No until we have reestablished the sovereignty of the family I dont think we can again trust children with firearms unless they are under constant adult supervision.
Certain major cities excepted (unfortunately).
CO has a demdum gov. now, and Denver as a demdum Mayor.
The Sec. of Interior, Salazar is shutting down the exploring drilling sites so you can be sure the CO will be bluer than blue before too long.
Very sad.
Well, even in this ideal society you dream of (in which case, our children wouldn’t need to carry weapons to school to defend themselves against psychotic mass murderers in the first place), there’d still be a lower limit where the children are simply not strong enough to deal with the recoil of anything large enough to stop a gunman, or not experienced enough to shoot accurately, or whatever. Even if you look at history, although teenagers may have carried weapons and fought in battles and such with great frequency, they were considered adult members of society at those times, and actual children weren’t allowed to do such things.

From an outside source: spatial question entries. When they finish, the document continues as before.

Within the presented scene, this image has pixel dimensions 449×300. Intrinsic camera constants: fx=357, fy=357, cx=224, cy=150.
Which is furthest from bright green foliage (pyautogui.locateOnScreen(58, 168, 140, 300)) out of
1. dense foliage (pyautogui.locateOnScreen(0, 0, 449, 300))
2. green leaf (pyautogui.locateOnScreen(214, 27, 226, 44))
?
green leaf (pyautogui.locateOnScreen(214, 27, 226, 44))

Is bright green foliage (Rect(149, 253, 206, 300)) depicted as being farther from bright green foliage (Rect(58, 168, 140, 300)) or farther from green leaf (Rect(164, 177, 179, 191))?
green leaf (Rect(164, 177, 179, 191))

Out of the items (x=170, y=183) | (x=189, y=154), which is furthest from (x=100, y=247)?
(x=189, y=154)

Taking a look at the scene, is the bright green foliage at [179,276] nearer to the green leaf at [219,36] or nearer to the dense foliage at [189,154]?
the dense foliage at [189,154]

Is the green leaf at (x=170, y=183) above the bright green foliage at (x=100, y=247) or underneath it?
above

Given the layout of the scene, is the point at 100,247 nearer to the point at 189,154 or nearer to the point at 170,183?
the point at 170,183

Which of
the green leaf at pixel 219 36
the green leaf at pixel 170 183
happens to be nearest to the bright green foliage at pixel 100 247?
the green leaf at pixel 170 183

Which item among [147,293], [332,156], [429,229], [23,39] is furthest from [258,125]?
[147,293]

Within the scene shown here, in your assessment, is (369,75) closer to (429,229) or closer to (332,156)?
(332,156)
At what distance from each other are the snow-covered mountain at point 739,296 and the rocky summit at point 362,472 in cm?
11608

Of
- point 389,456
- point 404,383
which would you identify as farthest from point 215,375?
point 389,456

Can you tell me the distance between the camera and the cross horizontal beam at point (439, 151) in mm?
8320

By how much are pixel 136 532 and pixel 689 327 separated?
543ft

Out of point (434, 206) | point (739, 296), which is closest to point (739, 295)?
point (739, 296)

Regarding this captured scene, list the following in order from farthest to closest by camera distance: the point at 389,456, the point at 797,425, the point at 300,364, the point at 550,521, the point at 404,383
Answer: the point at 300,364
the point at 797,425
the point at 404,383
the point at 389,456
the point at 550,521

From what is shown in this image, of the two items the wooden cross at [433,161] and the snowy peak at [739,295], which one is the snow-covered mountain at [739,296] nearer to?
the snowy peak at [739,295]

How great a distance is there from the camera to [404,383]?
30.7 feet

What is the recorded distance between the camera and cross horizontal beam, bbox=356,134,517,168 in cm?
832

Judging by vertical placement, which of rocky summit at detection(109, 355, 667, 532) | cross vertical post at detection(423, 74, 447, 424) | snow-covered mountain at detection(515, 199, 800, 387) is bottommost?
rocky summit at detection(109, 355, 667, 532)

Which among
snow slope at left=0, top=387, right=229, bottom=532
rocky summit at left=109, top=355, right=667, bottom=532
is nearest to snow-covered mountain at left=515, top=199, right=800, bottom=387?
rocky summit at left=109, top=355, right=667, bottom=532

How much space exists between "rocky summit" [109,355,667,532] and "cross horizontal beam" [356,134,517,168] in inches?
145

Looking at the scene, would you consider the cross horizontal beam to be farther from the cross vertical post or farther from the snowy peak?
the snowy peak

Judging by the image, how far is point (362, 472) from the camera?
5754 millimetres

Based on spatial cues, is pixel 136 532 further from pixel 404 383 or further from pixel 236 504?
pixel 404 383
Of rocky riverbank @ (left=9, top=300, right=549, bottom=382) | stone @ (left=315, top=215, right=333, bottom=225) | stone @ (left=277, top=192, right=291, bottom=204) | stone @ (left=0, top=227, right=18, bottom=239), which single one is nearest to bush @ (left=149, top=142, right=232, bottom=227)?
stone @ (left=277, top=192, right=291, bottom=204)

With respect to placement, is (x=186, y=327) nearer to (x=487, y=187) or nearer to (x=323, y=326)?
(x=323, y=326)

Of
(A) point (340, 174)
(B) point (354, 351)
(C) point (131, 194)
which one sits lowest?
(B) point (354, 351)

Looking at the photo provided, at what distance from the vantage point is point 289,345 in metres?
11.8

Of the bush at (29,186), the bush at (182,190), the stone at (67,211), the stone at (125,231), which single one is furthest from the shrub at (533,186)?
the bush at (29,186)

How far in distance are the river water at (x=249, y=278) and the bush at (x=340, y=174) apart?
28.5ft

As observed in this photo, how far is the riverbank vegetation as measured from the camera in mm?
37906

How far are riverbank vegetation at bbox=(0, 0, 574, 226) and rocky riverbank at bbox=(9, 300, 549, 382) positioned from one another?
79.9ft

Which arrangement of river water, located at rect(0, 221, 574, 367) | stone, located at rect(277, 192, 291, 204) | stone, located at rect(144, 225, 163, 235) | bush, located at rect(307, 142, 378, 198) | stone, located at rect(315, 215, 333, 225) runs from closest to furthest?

Plus, I was using schools as an example to make the point that there will always still be places (hospitals, adult daycares, mental health institutions, laboratories, YMCA’s, etc) that there are either safety considerations or other practical reasons that would cause people to not carry their weapons.
But, the problems go deeper than how our children are allowed to behave. Personally, I don’t see anything wrong with both parents working if that’s what’s needed to pay the bills, or the children aren’t really affected - in most cases, if a couple just wants something that’s too expensive, the non-working spouse doesn’t go out and get a job, they go out and get a new credit card instead. Mass entertainment that makes fun of fathers only succeeds because society (including the people it makes fun of) tunes in or buys tickets - if nobody watched, they’d catch on pretty quick that they should do something else cause money talks in Hollywood. Children can’t be expected to respect their parents if their parents waste hours a day chatting to cute guys they meet on Myspace and feeding their WoW addiction and quitting one ‘boring’ or ‘annoying’ job after another and in general acting like they’re 14 while their teenagers are getting their own steady jobs and paying for their own rent and groceries and such... let’s say that the ‘Soveirgnty of the family’ has suffered because personal responsibility has suffered and adults are no longer acting like adults ought to.